FORT LAUDERDALE — Florida Attorney General Bill McCollum this week met with community leaders to discuss ways of stemming the rise of gang activity in South Florida.
The issue came into focus after last fall’s “Dunkin Donuts” case in which two people were randomly shot to death during crime sprees in Lauderhill, Delray Beach and Tamarac. After the arrests of four men in connection with the crime sprees, the suspects’ affiliation with the Crips gang came to light.
Broward Sheriff Al Lamberti, Fort Lauderdale Police Chief Frank Adderley and representatives from the Miami-Dade Police Department joined McCollum in announcing that they are joining efforts to combat gang activity across the region.
Lamberti said gang members do not recognize jurisdictional and geographic boundaries, and that – in order to be effective – law enforcement must reach across those lines, also.
In October 2007, McCollum announced a collaborative effort to develop a Statewide Gang Reduction Strategy.
In conjunction with that initiative, an executive group comprising heads of all state agencies with responsibility for law enforcement, children and state law enforcement associations came together, according to the safeflorida.net Web site.
“We worked on the plan, took it to the Legislature and came up with a steering group,” McCollum said Monday, March 23 at the Dr. Harry “Hackie’’ Reitman unit of the Broward County Boys and Girls Club’s headquarters at 3025 W. Broward Blvd. in Fort Lauderdale.

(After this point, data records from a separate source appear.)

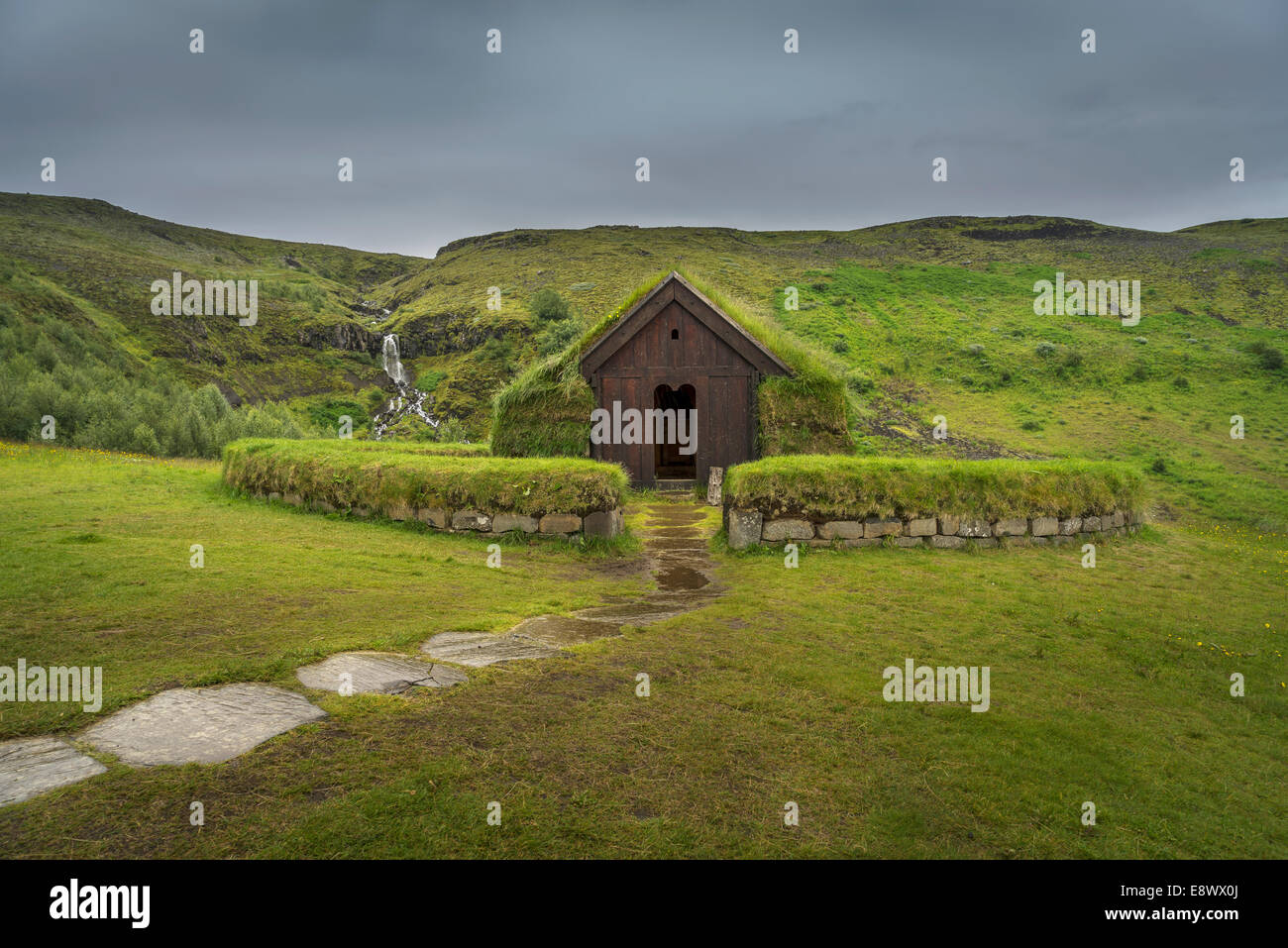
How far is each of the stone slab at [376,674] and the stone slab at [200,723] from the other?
0.36 m

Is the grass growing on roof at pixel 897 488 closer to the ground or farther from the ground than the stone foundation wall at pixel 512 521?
farther from the ground

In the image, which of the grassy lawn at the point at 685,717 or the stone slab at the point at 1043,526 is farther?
the stone slab at the point at 1043,526

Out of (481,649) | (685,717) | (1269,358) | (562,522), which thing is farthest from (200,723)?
(1269,358)

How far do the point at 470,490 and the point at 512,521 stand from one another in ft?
3.41

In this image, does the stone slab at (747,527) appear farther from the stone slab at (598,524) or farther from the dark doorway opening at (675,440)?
the dark doorway opening at (675,440)

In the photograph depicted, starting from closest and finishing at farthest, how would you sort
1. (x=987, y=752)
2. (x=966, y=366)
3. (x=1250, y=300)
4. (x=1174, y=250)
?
1. (x=987, y=752)
2. (x=966, y=366)
3. (x=1250, y=300)
4. (x=1174, y=250)

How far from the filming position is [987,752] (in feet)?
16.0

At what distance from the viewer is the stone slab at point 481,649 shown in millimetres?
6277

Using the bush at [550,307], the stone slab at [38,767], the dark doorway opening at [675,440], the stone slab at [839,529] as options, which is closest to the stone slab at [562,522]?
the stone slab at [839,529]

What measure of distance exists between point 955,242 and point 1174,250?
921 inches

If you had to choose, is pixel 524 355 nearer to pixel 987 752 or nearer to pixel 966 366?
pixel 966 366

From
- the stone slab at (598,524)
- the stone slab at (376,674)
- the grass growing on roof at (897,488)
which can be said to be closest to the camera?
the stone slab at (376,674)

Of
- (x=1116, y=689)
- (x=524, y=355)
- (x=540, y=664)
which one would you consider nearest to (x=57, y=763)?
(x=540, y=664)

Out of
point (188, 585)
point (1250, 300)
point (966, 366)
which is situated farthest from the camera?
point (1250, 300)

In an effort to stop gang growth in South Florida, McCollum has also created a Coordinating Council to address the lifecycle of gang membership, from recruitment to active membership, incarceration and release.
“Typically, gangs recruit their member from small areas, like this one,” he said. “So we need programs to fill in what’s missing.”
McCollum also said the business community must help stop gang activity.
“There needs to be a plan, even job training. We can help pay for it,’’ he said. “We know we cannot rehabilitate everyone, but we do know that every social ill in our communities revolves around gang problems.”
Gangs are not only in the black or Hispanic communities, McCollum said. “Everyone thinks that, but the truth is that the numbers are evenly broken down.”
The percentages of gang members are one-third black, one-third Hispanic, and one-third white.
The rates of recidivism in South Florida are one-third in three years, 50 percent in five years and 60 percent in 10 years.
Female gang members are more violent, said Emery Gainey, director of law enforcement relations for the Attorney General’s Office. “It’s how their levels of aggression and violence are escalating that needs to be addressed. Somehow, they feel the need to prove that they are tougher than men.”
Emery also said that some communities deny the fact that gangs are a problem.
“It needs to be acknowledged and we need to deal with the problem as it manifests,’’ he said. “It’s not just a law-enforcement problem, it’s a community problem. Criminal justice alone cannot solve it.”
In January, Sheriff Lamberti was named chairman of the Region 7 Gang Reduction Task Force.
Region 7 comprises Broward, Miami-Dade, Palm Beach and Monroe counties.
Lamberti said that his office has, in Broward County alone, identified 80 gangs with a membership of about one thousand. In 2008, he said, 227 new members were identified.
“They [gang members] go where the opportunities are,” he said. “Some are national and operate out of South Florida.”
Lamberti also explained that when gang members become too well known in a particular area, “they simply move where no one knows them. That’s their strategy.”
He added that the troubled behaviors leading to a young person’s decision to join a gang begin long before he or she is arrested. Lamberti cited the leading factors as a child having no role model, a weak family structure, no affiliation to a church and low performance in school.
“It’s mostly when they drop out that they are recruited, so we need to put our efforts on the front end,” he added. “That’s how to do it.”
Adderley, Fort Lauderdale’s police chief, described gang members as being “leaders or followers. It’s the same revolving door; the followers are influenced by the leaders. When you get one in [to the police department] you think, ‘This is a good kid, they just need guidance, an opportunity.’ ”
Adderley also said the Fort Lauderdale Police Department supports Lamberti’s program.
Germaine Smith-Baugh, the Urban League of Broward County’s president and CEO, said the Urban League, statewide, has been a partner for 20 years with the state Attorney General’s office, in efforts to provide preventive and intervention services to the community.
“We have youth development programs in several schools and churches,” Smith-Baugh said, adding that there is “a role for us, as individuals, within the community to play.”
She also said that the easy answer to resolving the gang issue is “start at home. Wherever there is a gap, someone has to fill it. And it has to be a parent, school, faith group or an organization to do it.”